Rows from a spatial reasoning dataset:

============================================================

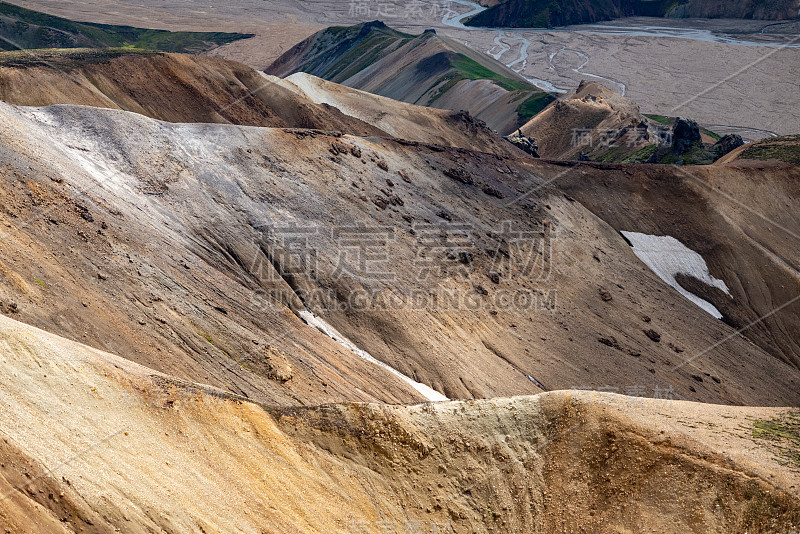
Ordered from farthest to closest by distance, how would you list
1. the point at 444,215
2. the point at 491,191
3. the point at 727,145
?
the point at 727,145 → the point at 491,191 → the point at 444,215

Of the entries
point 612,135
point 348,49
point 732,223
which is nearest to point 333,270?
point 732,223

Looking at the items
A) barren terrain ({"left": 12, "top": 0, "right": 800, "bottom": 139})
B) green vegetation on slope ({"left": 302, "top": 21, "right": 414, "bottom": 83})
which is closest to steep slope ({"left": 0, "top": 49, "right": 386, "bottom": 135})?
green vegetation on slope ({"left": 302, "top": 21, "right": 414, "bottom": 83})

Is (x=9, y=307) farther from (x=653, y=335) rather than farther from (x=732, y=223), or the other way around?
(x=732, y=223)

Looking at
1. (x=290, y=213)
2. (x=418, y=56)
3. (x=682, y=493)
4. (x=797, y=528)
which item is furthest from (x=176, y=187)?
(x=418, y=56)

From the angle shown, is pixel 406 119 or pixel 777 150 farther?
pixel 406 119

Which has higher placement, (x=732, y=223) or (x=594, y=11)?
(x=594, y=11)

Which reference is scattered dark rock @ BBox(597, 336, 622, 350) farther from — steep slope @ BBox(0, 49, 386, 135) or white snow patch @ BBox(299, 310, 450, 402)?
steep slope @ BBox(0, 49, 386, 135)

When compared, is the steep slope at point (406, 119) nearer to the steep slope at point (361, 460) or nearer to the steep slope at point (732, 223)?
the steep slope at point (732, 223)
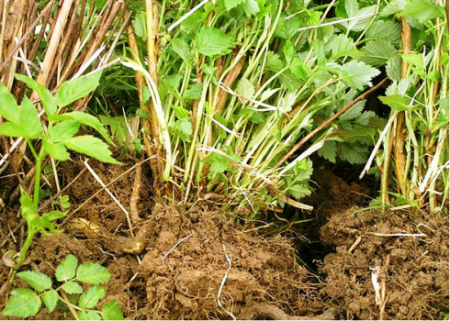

============================================================

Retype the entries, starting at the line that contains "Which reference is" and ending with the last of the entries, and omit any pictures.

Which reference is scattered dark rock @ BBox(597, 336, 622, 350) farther from — steep slope @ BBox(0, 49, 386, 135) or white snow patch @ BBox(299, 310, 450, 402)?
steep slope @ BBox(0, 49, 386, 135)

When compared, is the steep slope at point (406, 119) nearer to the steep slope at point (361, 460) or nearer to the steep slope at point (732, 223)?
the steep slope at point (732, 223)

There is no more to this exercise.